The trump gag order is truly insane. Headlines didn’t capture how broad it is. Biden’s DOJ wants to ban trump from even suggesting Biden is behind his prosecution. He also isn’t allowed to say that he can’t get a fair trial in an overwhelmingly dem district pic.twitter.com/AnjusOAplq
— Gregg Re (@gregg_re) September 20, 2023
Smith, in his motion filed on Friday, complained about an August 2, 2023, post by Trump on Truth Social that simply quoted Fox News show host Jesse Watters. Smith wrote:
… . And on August 2, the defendant posted a quote alleging, without any basis, that the indictment that a federal grand jury in this case returned had been directed by the sitting president: “‘Joe Biden directed his Attorney General to prosecute his rival. This is not an independent Justice Department, this is not an independent special counsel. This is being directed by the Commander-in-Chief.” Through such posts, the defendant is attempting to submit his false and inflammatory claims to the public and jury pool outside of court, because he knows that any such claims made before the Court in the form of motions to suppress or of vindictive prosecution will fail because they must be supported by evidence—of which there is none.
Jason Willick, a Washington Post columnist, wrote Tuesday in a piece criticizing the gag order:
Smith’s motion, which District Judge Tanya S. Chutkan has to rule on, claims to seek only a “modest” gag order. That’s not true. The prosecutor wants to bar Trump from “disparaging and inflammatory” statements not just about potential witnesses but also about “any party” to the case in United States v. Trump. That seems to include the prosecution and Biden’s Justice Department in general.
Willick also criticized Smith’s argument that Trump, with his August 2, 2023, TruthSocial post, “is attempting to submit his false and inflammatory claims to the public and jury pool outside of court.”
Willick wrote: “This passage is revealing. It shows the breadth of the gag order Smith seeks: He wants to prevent Trump from tying Biden to this prosecution during an election in which the two might face each other.” He also argued there was some basis for Trump’s post, writing:
And there is some basis for Trump’s assertion. The New York Times reported in April 2022 that Biden had “confided to his inner circle that he believed former President Donald J. Trump was a threat to democracy and should be prosecuted, according to two people familiar with his comments.” The White House has ways of influencing an attorney general short of giving him or her explicit directives — such as through media leaks.
Willick also called such a gag order unprecedented for a presidential candidate:
Criminal defendants can be subject to gag orders and other restrictions before trial. But asking whether Smith’s proposed order conforms with precedent is pointless because there is no comparable case. As former Obama White House counsel Greg Craig wrote, a gag order against Trump would represent “the first time that a federal judge imposed meaningful limits on the statements and freedom of a major presidential candidate.” Not only that, but it also would represent the first time an incumbent administration has imposed a limit on the freedom of an opposing candidate to criticize the administration he is trying to replace.

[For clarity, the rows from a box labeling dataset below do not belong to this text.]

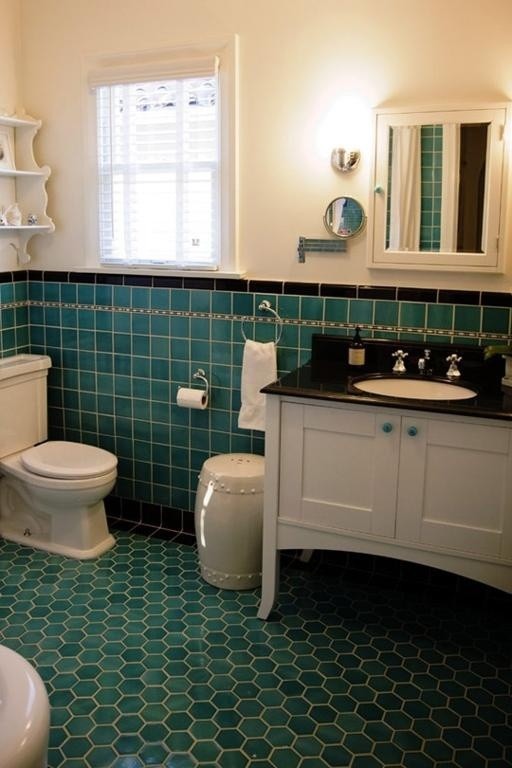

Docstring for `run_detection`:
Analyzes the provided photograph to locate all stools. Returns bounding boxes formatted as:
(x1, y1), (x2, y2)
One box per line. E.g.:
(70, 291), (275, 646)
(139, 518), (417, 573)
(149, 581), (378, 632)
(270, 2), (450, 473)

(193, 450), (267, 593)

He also called Smith’s mention of “respecting the defendant’s First Amendment rights” at the end of his motion “laughable.”
“He wants the defendant’s First Amendment right to speak — and the public’s opportunity to hear an open election debate — to bow to the criminal-legal process,” Willick wrote.
“The Biden Justice Department and the GOP are forcing a stark choice between the sanctity of a criminal trial and the openness of a democratic election. Which takes precedence? The answer belongs to voters, and Smith might not like what they decide,” he concluded.